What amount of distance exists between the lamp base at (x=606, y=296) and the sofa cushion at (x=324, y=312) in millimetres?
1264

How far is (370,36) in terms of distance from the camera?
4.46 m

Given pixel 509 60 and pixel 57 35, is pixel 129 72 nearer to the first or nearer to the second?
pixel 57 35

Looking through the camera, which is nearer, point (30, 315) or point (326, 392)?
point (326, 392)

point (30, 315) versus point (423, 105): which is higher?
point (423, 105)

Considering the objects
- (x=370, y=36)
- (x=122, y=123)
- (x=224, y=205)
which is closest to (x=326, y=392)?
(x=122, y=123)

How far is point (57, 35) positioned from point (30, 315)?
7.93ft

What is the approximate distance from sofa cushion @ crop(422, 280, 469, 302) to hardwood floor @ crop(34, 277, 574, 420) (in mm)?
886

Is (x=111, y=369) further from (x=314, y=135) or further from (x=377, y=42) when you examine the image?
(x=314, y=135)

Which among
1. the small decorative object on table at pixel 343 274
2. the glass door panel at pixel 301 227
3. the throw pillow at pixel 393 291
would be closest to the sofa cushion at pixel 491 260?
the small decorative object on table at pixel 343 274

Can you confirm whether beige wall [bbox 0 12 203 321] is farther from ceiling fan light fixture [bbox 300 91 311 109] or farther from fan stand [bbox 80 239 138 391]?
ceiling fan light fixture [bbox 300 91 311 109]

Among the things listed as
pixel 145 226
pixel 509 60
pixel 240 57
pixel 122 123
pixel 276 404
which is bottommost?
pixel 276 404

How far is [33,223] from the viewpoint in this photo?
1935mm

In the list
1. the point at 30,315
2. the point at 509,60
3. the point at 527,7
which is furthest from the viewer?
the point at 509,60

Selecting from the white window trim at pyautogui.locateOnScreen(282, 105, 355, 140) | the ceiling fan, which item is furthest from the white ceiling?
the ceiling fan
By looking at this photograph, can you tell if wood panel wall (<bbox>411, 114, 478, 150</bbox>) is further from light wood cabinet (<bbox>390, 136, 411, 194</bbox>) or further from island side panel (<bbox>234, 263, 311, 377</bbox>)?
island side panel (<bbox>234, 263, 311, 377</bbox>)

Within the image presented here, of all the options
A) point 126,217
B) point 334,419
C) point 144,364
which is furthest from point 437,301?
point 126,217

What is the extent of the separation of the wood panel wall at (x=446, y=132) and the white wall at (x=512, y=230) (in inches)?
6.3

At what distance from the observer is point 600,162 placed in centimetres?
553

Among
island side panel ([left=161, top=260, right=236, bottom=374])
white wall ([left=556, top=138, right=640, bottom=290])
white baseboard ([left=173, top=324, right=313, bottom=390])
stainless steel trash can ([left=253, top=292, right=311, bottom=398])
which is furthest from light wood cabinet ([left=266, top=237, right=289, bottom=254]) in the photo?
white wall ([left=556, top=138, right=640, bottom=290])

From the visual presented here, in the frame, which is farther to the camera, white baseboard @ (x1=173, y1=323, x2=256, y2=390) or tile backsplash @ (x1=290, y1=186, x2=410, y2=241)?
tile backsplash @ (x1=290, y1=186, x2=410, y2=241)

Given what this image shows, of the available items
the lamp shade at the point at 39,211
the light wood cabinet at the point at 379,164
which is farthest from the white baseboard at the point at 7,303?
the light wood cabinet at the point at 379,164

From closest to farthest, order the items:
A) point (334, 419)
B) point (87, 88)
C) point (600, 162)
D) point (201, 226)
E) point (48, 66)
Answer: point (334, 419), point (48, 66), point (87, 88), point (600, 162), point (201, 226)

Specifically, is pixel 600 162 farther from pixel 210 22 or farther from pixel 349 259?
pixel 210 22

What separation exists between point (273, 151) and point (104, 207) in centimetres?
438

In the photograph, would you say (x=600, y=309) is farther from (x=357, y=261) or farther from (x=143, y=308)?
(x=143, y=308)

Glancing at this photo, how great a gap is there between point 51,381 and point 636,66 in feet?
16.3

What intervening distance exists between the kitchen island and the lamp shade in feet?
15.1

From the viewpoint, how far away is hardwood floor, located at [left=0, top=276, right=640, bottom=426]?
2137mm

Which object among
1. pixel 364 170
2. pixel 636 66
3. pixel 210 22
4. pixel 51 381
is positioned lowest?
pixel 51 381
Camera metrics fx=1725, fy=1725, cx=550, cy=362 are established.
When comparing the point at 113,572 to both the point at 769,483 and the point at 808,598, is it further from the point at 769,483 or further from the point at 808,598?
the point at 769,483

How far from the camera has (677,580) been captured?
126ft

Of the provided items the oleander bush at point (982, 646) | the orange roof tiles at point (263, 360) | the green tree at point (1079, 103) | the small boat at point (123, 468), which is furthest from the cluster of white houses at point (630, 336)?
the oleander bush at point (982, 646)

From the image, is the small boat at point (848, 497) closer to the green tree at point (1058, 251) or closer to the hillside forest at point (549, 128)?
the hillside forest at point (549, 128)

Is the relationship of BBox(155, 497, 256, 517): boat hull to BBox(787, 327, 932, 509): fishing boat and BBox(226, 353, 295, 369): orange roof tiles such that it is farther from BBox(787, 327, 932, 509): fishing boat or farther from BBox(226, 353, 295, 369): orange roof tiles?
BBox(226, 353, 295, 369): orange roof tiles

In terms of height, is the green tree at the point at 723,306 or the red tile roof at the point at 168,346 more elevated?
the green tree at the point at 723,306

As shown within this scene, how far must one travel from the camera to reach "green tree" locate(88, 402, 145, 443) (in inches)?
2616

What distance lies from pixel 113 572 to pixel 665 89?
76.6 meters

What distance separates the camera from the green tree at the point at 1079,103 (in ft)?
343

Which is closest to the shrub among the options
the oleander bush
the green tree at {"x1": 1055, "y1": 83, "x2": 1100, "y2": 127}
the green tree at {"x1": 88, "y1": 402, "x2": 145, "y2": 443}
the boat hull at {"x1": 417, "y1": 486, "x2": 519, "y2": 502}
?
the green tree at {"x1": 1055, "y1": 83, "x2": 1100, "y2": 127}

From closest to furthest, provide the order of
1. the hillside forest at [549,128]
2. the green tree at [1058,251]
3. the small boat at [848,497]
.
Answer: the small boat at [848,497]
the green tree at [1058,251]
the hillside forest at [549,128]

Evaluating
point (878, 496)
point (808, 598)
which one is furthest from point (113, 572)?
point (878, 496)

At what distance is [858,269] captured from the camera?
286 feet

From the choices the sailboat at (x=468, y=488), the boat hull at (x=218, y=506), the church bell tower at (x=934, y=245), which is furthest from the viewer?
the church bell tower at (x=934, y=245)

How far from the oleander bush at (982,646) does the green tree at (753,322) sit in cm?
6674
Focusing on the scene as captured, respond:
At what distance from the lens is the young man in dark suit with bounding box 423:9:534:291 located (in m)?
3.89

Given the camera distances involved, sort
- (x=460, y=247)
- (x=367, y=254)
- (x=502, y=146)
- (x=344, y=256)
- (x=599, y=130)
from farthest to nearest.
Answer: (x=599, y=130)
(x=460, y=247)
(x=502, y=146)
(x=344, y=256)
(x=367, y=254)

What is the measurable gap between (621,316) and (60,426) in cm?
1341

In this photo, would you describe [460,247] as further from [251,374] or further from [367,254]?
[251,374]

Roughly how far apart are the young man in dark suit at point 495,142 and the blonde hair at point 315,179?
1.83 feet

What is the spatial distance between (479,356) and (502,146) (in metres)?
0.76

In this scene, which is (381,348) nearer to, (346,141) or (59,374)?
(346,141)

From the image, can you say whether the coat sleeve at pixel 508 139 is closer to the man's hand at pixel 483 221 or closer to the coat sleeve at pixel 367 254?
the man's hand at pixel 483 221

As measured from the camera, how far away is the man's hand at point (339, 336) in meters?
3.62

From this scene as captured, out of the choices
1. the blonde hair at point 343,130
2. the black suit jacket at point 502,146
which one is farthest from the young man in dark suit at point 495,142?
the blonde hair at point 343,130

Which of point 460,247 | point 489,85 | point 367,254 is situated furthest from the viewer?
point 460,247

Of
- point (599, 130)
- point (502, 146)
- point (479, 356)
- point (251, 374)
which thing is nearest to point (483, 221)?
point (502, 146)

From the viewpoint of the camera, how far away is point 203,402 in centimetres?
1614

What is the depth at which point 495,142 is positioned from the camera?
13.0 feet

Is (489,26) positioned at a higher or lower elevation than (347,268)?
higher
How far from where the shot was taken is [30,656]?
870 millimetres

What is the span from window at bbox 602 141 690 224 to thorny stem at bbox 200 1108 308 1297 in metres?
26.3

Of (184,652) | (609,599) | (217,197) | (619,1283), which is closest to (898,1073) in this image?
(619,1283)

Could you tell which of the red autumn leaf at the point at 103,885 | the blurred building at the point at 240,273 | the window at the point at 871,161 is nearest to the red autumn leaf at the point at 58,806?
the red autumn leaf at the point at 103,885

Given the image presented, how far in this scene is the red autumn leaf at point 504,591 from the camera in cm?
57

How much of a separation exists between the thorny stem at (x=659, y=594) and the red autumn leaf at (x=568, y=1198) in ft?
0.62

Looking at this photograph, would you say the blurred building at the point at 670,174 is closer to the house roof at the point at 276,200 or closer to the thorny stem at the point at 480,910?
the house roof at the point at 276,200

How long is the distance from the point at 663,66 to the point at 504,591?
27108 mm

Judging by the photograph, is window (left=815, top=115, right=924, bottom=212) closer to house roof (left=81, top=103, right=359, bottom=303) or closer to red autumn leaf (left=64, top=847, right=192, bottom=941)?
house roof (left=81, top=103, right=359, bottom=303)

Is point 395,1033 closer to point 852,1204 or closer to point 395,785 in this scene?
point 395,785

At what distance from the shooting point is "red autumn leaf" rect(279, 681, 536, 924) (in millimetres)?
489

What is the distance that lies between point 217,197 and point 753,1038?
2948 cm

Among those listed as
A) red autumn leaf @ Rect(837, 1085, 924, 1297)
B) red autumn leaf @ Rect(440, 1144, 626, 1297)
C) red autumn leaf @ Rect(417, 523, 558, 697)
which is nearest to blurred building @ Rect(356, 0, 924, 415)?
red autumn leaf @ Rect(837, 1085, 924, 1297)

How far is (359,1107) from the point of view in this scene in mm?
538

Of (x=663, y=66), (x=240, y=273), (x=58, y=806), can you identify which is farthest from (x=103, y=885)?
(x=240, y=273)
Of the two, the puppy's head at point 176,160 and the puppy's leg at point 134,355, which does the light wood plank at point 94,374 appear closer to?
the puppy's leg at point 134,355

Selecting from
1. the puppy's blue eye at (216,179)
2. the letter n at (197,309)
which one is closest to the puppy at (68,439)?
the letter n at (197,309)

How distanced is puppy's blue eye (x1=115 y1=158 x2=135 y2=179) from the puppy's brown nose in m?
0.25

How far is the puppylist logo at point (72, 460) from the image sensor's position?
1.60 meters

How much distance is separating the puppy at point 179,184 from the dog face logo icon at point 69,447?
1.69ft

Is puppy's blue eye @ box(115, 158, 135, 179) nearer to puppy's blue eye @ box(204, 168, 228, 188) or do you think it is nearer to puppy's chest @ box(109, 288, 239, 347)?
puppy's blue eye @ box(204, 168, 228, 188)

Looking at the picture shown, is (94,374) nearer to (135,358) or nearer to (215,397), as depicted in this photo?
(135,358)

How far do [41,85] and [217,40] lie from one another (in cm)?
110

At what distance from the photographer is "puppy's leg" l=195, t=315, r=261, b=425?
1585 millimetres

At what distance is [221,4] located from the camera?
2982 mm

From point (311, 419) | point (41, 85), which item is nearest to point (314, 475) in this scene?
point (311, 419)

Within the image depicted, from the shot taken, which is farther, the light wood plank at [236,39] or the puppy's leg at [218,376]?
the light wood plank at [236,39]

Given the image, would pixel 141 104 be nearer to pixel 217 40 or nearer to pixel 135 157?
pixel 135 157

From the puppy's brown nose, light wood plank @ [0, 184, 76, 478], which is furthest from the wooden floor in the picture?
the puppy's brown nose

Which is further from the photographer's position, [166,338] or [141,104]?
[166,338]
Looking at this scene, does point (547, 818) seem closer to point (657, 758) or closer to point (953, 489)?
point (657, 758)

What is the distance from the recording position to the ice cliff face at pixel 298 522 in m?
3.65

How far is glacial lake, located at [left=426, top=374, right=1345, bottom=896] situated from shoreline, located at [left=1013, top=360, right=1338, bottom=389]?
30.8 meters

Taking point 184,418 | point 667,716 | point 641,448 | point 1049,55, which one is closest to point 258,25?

----

# Task objective:
Render the material from the line containing "Within the image presented" through the line containing "Answer: point (334, 419), point" as a Markdown table with the columns Row and Line. Number each row, and leave out blank lines.

# Answer to the exercise:
| Row | Line |
|---|---|
| 1 | Within the image presented here, of all the options |
| 2 | A) point 126,217 |
| 3 | B) point 334,419 |
| 4 | C) point 144,364 |
| 5 | which is furthest from point 437,301? |
| 6 | point 126,217 |
| 7 | What is the extent of the separation of the wood panel wall at (x=446, y=132) and the white wall at (x=512, y=230) (in inches)? |
| 8 | 6.3 |
| 9 | At what distance from the observer is point 600,162 placed in centimetres? |
| 10 | 553 |
| 11 | Among |
| 12 | island side panel ([left=161, top=260, right=236, bottom=374]) |
| 13 | white wall ([left=556, top=138, right=640, bottom=290]) |
| 14 | white baseboard ([left=173, top=324, right=313, bottom=390]) |
| 15 | stainless steel trash can ([left=253, top=292, right=311, bottom=398]) |
| 16 | which is furthest from light wood cabinet ([left=266, top=237, right=289, bottom=254]) in the photo? |
| 17 | white wall ([left=556, top=138, right=640, bottom=290]) |
| 18 | From the visual presented here, in the frame, which is farther to the camera, white baseboard @ (x1=173, y1=323, x2=256, y2=390) or tile backsplash @ (x1=290, y1=186, x2=410, y2=241)? |
| 19 | tile backsplash @ (x1=290, y1=186, x2=410, y2=241) |
| 20 | Given what this image shows, of the available items |
| 21 | the lamp shade at the point at 39,211 |
| 22 | the light wood cabinet at the point at 379,164 |
| 23 | which is farthest from the white baseboard at the point at 7,303? |
| 24 | the light wood cabinet at the point at 379,164 |
| 25 | From closest to farthest, order the items: |
| 26 | A) point (334, 419) |
| 27 | B) point (87, 88) |
| 28 | C) point (600, 162) |
| 29 | D) point (201, 226) |
| 30 | E) point (48, 66) |
| 31 | Answer: point (334, 419), point (48, 66), point (87, 88), point (600, 162), point (201, 226) |